There are a number of factors that affect the quality of education received by a child, and the location in which that child lives is definitely one of them.
People living in poverty are as diverse as people belonging to any other socioeconomic class, and there are exceptions within that class, as in all walks of life. Therefore, it is safe for you to assume that some children growing up in poverty are going to thrive in education and rise above the limited opportunities presented to them, thanks in no small part to the effort of parents not to let the child’s environment influence the outcome of their education. Nonetheless, the correlation between poverty and poor educational outcomes is well established. Low levels of employment, high levels of crime, and overcrowding are all factors that can have an enormously negative impact on a child’s educational outcomes. A child absorbs what they see and hear around them, and if those experiences are overwhelmingly negative then the child is going to form a particularly negative view of the world and their place in it.
Another issue to consider is that the general environment you live in may be having a negative impact on your child and their education, regardless of how good the area is. Some children may not thrive in an urban setting, for instance, and find that an overcrowded city or town makes them retreat into themselves. This can have a particularly negative consequence for children who are already introverted by nature. Alternatively, if you live in a rural location, there may be not be adequate services and facilities nearby to meet your child’s educational needs. They may have to travel a long distance to school each day, causing them to miss out on critical free time. On the other hand, a quieter, more rural location may suit some children, especially those who prefer to be outdoors.
Yet another issue to consider is how the location in which you live impacts on your ability to spend time with your children, helping them with their homework or just having an evening-time chat.

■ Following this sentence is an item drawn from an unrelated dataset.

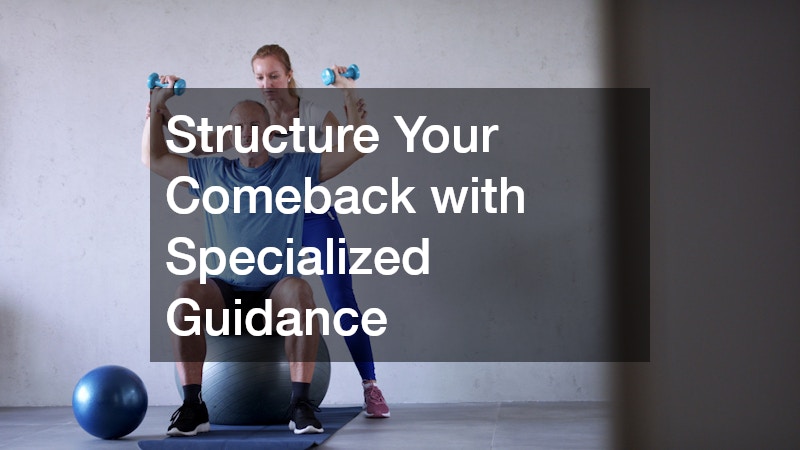 Structure Your Comeback with Specialized Guidance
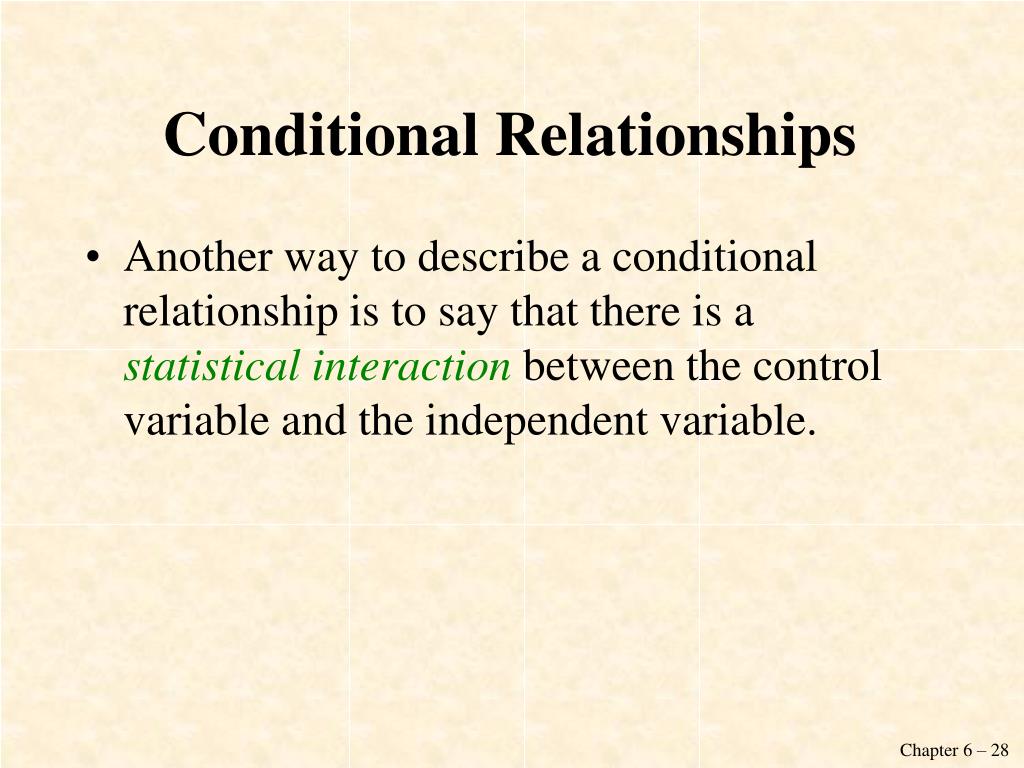 Conditional Relationships

• Another way to describe a conditional relationship is to say that there is a statistical interaction between the control variable and the independent variable.

Chapter 6 – 28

If you have to commute a significant distance to work, you may effectively be missing your children growing up, with adverse consequences for their personal development and educational attainment.
There is no universal rule that says if you live in a richer area your children will have better educational outcomes. On average, they will obtain a better education, but if you want to maximize your child’s potential, one option you could consider is sending them to a private school.
If you take an institution such as Kingsdale Foundation School, Southwark in London, then you will see the benefit of a private education in terms of the focus, not only on academic achievement, but also personal achievement and the creation of an environment that allows students to excel from a personal point of view. Some children, for a number of reasons, may not thrive in a mainstream school. Perhaps they require a degree of extra attention that teachers in a mainstream school may not be able to provide. Alternatively, the school may not have a curriculum that plays to their strengths, in contrast to the tailored approach of private schools.
You want what is best for your child, so ask yourself if the location in which you and your family live is maximizing your child’s educational potential. Regardless of where you live, however, remember that by fostering a caring, nurturing environment in the home you are contributing in no small way to your child’s education attainment.